Can you give the items from the line with "How much physical" to the line with "1.75 meters" again, changing "player's face" to "player's head" and leaving everything else as it is?
-- Input start --
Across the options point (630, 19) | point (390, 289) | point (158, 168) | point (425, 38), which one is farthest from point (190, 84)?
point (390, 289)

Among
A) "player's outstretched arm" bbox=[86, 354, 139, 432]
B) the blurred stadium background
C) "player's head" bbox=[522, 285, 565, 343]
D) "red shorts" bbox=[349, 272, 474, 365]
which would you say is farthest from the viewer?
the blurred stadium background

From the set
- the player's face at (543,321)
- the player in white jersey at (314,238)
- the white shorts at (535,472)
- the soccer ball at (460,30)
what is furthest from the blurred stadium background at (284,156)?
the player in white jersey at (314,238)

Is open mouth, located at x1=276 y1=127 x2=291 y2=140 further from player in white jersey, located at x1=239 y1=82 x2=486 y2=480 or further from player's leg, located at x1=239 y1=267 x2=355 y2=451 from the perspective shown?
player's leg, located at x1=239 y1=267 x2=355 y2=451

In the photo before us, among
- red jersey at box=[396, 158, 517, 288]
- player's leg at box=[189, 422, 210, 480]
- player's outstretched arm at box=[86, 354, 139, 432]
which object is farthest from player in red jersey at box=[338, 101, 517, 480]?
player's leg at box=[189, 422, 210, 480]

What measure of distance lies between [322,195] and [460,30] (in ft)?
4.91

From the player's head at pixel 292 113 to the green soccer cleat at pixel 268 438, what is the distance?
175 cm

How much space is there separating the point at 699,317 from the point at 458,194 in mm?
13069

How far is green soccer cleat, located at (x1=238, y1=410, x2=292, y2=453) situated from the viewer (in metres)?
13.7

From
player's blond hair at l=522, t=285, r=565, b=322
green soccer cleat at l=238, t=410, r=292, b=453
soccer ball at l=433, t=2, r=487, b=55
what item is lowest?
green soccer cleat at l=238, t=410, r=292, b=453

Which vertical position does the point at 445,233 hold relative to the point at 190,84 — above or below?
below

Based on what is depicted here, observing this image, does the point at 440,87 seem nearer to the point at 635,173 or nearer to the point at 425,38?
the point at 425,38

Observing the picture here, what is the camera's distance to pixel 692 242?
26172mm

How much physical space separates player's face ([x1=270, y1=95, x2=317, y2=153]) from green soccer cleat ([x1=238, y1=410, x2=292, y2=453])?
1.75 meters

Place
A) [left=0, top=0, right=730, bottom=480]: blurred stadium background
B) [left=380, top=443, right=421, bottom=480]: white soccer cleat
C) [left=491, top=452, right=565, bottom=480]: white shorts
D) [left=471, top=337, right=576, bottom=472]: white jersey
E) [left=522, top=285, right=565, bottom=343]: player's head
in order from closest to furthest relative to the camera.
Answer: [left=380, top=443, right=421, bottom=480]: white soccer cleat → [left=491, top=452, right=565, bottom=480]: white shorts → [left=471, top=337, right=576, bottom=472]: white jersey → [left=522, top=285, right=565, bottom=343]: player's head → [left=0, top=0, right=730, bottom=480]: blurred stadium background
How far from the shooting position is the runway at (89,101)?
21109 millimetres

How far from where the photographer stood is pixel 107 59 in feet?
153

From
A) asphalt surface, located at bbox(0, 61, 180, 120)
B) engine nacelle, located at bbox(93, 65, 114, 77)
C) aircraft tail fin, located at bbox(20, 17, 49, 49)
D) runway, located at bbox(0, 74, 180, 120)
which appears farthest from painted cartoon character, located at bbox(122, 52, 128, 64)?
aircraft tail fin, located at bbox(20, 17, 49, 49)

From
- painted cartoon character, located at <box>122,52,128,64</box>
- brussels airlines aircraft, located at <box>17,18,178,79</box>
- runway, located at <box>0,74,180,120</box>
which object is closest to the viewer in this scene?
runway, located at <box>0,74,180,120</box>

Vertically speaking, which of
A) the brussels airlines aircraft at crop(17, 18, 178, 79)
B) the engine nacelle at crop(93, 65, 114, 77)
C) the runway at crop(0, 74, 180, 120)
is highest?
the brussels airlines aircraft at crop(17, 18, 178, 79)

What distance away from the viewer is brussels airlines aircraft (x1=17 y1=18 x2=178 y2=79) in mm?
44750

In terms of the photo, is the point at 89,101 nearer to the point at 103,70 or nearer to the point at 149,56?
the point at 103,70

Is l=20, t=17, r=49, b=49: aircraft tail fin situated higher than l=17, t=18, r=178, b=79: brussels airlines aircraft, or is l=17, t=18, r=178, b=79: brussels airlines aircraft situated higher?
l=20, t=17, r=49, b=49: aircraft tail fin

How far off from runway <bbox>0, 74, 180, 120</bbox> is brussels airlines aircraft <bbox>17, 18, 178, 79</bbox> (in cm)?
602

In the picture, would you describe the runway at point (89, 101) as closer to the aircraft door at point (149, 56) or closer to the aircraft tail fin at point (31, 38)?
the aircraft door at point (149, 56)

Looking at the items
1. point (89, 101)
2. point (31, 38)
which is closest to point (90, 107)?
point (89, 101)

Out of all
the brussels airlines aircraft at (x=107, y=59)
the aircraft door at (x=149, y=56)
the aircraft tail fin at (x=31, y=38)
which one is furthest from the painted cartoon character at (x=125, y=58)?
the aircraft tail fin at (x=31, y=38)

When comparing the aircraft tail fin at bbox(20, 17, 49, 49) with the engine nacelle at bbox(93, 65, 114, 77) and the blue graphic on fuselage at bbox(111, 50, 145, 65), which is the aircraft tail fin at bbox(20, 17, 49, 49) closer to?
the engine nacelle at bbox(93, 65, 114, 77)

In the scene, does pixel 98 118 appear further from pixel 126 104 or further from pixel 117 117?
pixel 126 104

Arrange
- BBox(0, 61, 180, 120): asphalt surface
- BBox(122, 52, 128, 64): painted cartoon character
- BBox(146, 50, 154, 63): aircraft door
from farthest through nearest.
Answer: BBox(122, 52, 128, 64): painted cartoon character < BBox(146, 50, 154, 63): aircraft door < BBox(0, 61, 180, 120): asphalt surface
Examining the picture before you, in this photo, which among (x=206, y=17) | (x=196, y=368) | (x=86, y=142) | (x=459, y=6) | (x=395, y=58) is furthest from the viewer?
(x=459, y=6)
-- Input end --
*Solution:*
How much physical space separates player's head ([x1=270, y1=95, x2=317, y2=153]) from green soccer cleat ([x1=238, y1=410, x2=292, y2=453])?
1.75 meters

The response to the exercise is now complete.